— WORKING DATA —
◆ ◆ ◆ ◆ ◆

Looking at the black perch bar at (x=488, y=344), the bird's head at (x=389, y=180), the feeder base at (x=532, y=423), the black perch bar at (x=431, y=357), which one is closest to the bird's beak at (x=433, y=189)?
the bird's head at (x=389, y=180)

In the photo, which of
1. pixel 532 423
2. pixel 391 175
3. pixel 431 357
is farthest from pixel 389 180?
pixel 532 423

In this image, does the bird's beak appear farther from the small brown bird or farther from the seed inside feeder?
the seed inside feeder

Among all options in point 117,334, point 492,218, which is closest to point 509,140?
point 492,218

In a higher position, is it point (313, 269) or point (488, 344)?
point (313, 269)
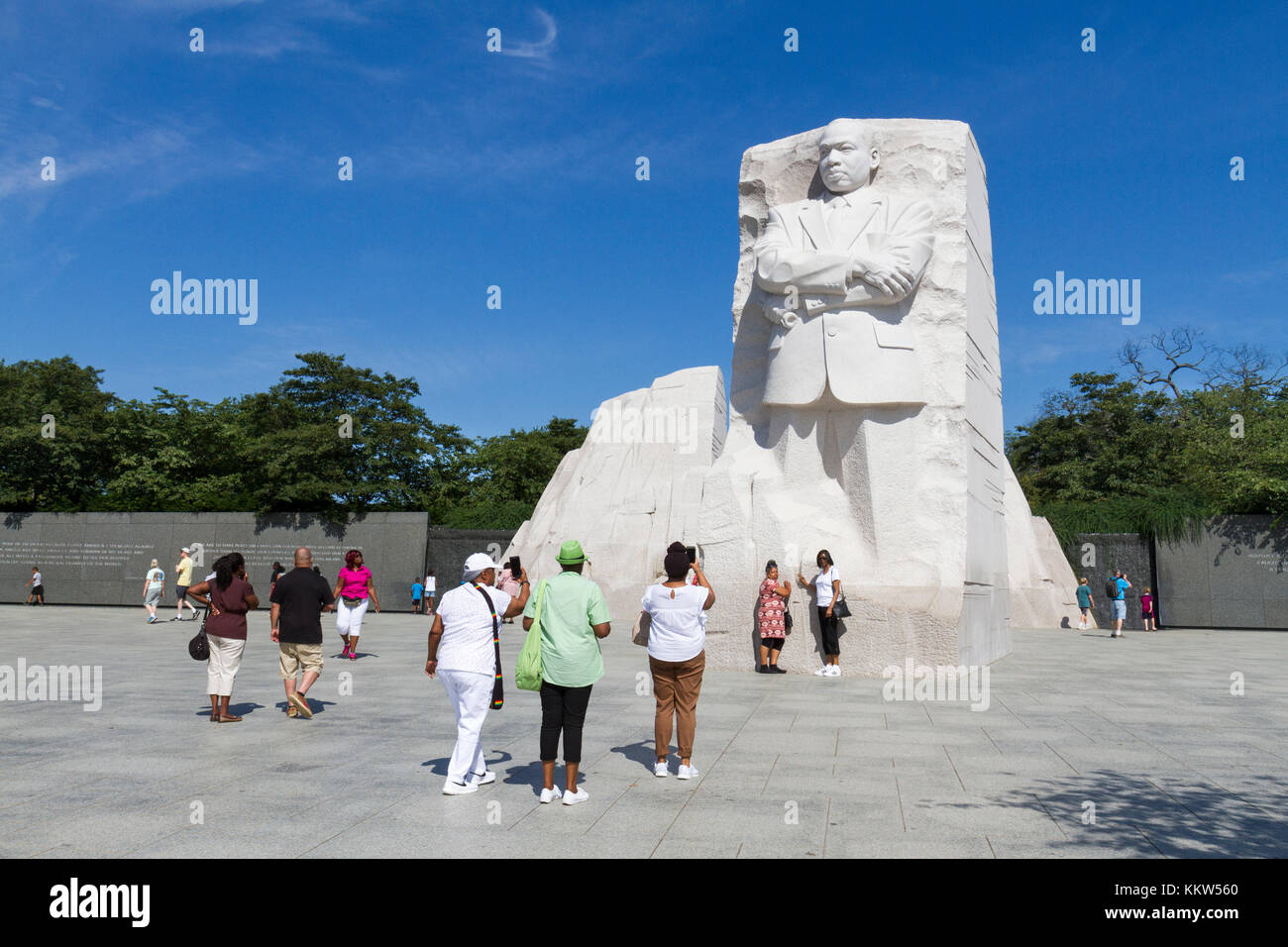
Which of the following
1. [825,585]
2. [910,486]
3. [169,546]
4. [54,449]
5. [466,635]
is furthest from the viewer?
[54,449]

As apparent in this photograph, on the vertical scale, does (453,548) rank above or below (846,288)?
below

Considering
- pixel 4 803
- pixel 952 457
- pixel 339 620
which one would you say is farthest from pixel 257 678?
pixel 952 457

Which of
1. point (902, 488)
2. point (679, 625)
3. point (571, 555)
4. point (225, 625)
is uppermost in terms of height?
point (902, 488)

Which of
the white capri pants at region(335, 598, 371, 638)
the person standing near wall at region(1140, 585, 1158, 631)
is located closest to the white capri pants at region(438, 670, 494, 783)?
the white capri pants at region(335, 598, 371, 638)

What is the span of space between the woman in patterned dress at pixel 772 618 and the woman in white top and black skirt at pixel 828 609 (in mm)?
399

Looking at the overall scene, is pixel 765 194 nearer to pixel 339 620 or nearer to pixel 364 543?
pixel 339 620

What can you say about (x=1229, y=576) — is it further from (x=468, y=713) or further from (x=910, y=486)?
(x=468, y=713)

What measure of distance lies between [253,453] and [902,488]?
20.9 metres

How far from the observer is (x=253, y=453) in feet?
88.2

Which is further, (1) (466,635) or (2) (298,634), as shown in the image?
(2) (298,634)

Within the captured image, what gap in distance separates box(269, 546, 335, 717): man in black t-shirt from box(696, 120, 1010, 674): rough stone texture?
199 inches

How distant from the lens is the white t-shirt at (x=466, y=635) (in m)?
5.58

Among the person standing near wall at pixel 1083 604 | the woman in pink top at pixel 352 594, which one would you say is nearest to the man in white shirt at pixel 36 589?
the woman in pink top at pixel 352 594

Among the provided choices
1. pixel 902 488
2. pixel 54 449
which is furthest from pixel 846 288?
pixel 54 449
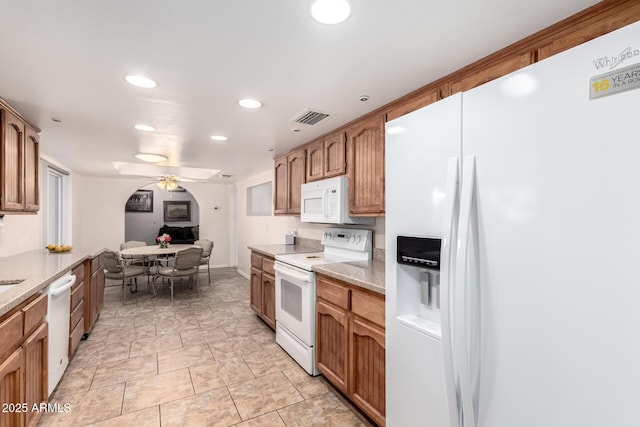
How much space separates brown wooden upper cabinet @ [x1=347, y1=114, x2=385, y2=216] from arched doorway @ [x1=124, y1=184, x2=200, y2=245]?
7.50 m

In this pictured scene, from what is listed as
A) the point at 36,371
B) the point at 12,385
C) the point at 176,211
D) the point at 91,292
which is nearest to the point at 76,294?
the point at 91,292

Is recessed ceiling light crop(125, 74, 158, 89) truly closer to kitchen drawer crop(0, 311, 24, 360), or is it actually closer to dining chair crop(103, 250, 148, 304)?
kitchen drawer crop(0, 311, 24, 360)

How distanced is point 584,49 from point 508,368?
99cm

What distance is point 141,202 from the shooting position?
30.1 ft

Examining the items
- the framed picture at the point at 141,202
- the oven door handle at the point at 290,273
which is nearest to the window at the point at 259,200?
the oven door handle at the point at 290,273

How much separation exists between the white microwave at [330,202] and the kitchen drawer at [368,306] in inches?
34.0

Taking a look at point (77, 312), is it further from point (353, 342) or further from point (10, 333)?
point (353, 342)

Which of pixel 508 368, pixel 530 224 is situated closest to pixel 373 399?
pixel 508 368

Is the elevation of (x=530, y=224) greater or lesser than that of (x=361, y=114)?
lesser

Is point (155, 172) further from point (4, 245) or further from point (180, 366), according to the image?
point (180, 366)

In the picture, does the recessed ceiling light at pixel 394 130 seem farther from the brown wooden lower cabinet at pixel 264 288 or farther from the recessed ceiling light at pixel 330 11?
the brown wooden lower cabinet at pixel 264 288

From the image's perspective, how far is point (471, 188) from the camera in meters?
1.09

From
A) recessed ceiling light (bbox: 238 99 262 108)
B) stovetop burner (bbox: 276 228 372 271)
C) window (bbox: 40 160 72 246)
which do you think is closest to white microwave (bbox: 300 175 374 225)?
stovetop burner (bbox: 276 228 372 271)

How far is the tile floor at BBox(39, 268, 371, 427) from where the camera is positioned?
200 centimetres
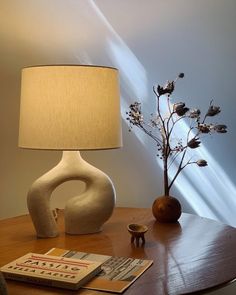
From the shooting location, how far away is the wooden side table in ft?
3.08

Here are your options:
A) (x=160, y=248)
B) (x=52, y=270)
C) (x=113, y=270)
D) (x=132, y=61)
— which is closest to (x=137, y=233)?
(x=160, y=248)

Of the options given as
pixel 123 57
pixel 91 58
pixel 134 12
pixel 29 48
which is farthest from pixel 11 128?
pixel 134 12

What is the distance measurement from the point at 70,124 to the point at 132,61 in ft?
2.57

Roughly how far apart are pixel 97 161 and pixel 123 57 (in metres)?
0.51

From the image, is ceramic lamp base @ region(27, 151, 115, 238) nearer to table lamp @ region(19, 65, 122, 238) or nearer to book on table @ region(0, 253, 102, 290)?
table lamp @ region(19, 65, 122, 238)

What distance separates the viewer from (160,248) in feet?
4.00

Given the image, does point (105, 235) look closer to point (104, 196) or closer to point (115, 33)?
point (104, 196)

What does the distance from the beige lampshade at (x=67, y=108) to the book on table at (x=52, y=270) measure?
357 millimetres

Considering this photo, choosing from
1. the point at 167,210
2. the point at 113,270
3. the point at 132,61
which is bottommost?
the point at 113,270

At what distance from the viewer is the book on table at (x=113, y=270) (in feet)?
3.05

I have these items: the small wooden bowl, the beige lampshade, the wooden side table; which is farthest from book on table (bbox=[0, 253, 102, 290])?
the beige lampshade

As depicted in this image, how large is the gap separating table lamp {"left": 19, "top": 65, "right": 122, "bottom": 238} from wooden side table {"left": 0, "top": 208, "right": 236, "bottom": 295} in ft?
0.30

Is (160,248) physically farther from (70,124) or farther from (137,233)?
(70,124)

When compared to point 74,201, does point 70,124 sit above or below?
above
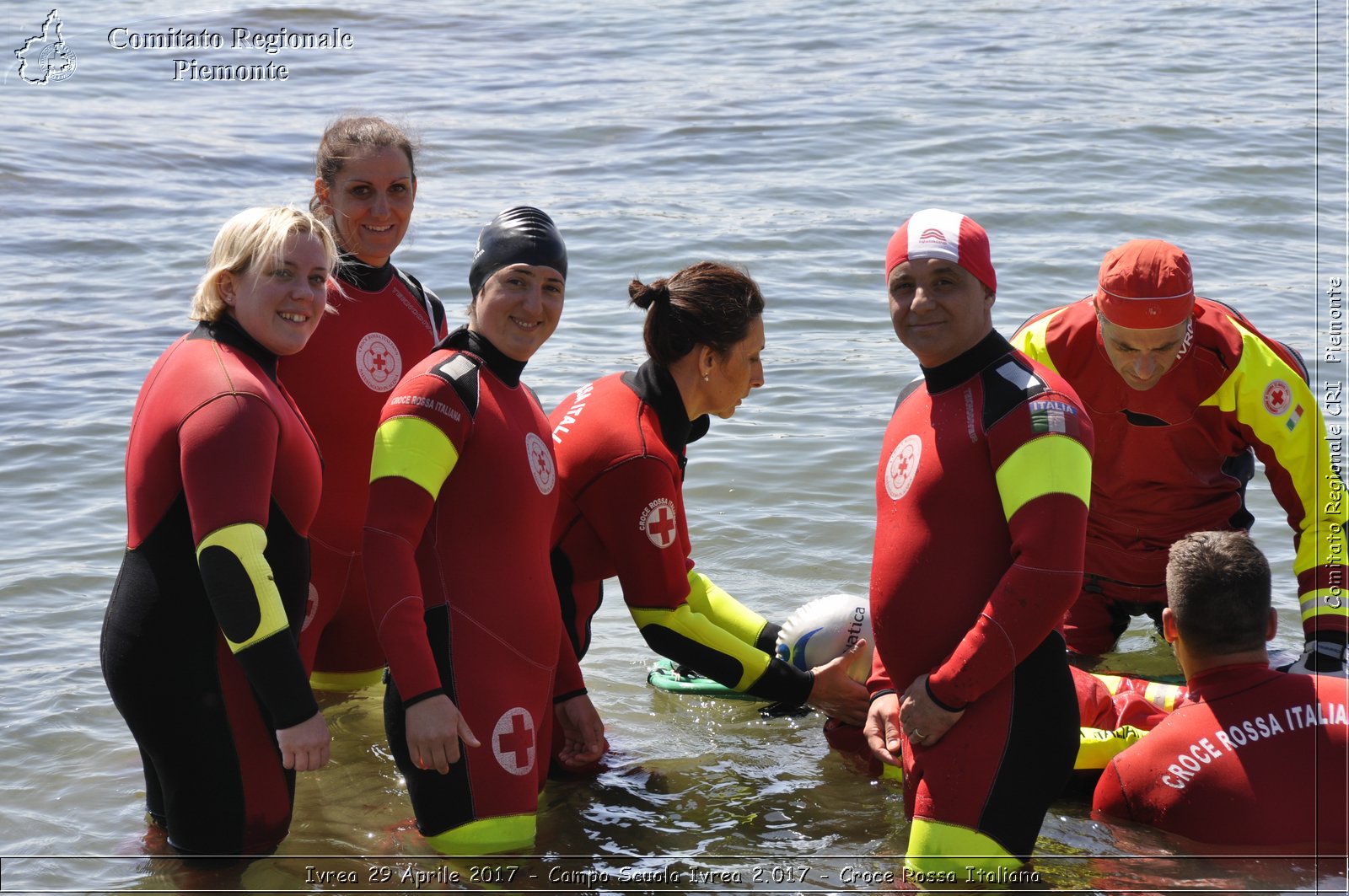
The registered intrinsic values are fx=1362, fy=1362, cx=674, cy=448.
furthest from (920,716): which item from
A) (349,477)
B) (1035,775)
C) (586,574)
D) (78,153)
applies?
(78,153)

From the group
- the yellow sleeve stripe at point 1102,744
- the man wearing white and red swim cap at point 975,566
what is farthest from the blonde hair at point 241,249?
the yellow sleeve stripe at point 1102,744

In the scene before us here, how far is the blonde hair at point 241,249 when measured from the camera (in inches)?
145

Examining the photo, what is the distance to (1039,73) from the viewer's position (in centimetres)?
1728

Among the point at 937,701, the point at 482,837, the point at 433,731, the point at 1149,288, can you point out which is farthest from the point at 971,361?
the point at 482,837

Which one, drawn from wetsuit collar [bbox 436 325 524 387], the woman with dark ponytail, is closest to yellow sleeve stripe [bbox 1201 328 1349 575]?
the woman with dark ponytail

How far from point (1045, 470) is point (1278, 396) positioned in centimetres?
209

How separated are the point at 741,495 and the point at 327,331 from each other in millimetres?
3845

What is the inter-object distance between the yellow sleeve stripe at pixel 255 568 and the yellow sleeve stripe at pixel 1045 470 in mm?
1913

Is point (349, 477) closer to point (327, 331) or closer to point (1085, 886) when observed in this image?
point (327, 331)

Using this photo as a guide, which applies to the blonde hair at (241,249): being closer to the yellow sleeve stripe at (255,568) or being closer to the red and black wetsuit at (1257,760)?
the yellow sleeve stripe at (255,568)

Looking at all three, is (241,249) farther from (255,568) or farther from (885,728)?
Result: (885,728)

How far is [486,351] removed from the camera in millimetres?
4012

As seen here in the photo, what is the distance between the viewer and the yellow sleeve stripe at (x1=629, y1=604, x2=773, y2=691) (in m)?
4.61

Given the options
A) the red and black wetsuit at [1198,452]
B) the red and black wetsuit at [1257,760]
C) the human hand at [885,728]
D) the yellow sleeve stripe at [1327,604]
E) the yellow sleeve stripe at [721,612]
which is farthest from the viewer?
the yellow sleeve stripe at [721,612]
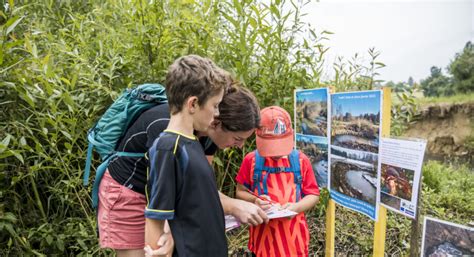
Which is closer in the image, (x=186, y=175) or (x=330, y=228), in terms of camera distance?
(x=186, y=175)

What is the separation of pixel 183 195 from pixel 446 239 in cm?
101

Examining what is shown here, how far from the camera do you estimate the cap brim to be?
1814 millimetres

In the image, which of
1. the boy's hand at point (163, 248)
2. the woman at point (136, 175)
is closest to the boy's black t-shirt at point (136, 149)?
the woman at point (136, 175)

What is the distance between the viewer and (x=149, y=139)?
4.53 ft

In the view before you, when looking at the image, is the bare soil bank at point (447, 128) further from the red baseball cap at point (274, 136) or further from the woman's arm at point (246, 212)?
the woman's arm at point (246, 212)

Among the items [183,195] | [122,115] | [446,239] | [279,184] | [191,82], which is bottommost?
[446,239]

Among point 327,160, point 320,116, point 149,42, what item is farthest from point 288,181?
point 149,42

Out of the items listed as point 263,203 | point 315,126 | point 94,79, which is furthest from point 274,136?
point 94,79

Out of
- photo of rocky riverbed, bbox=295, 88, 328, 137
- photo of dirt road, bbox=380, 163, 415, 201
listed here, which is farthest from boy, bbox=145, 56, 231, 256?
photo of rocky riverbed, bbox=295, 88, 328, 137

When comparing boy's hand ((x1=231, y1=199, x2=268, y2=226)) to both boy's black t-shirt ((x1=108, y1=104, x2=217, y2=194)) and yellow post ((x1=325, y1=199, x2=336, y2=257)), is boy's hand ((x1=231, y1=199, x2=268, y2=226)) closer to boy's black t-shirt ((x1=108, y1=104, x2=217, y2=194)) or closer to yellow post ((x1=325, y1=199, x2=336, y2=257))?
boy's black t-shirt ((x1=108, y1=104, x2=217, y2=194))

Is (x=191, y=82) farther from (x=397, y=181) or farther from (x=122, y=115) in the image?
(x=397, y=181)

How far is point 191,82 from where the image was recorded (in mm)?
1238

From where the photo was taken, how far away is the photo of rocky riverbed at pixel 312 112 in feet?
6.75

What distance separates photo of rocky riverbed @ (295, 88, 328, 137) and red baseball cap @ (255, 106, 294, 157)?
0.99 feet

◆ ◆ ◆ ◆ ◆

— WHAT IS EXPECTED —
Reproduce the records word for word, from the line containing "How far is point 191,82" up to and including the final line of the records.

— TASK ANSWER —
How far is point 191,82 from where the image was recorded (in mm)?
1238

From where the photo was taken, how far away is the photo of rocky riverbed at pixel 312 112 in feet?
6.75

What distance separates photo of rocky riverbed @ (295, 88, 328, 137) and red baseball cap @ (255, 106, 294, 157)?
0.99 feet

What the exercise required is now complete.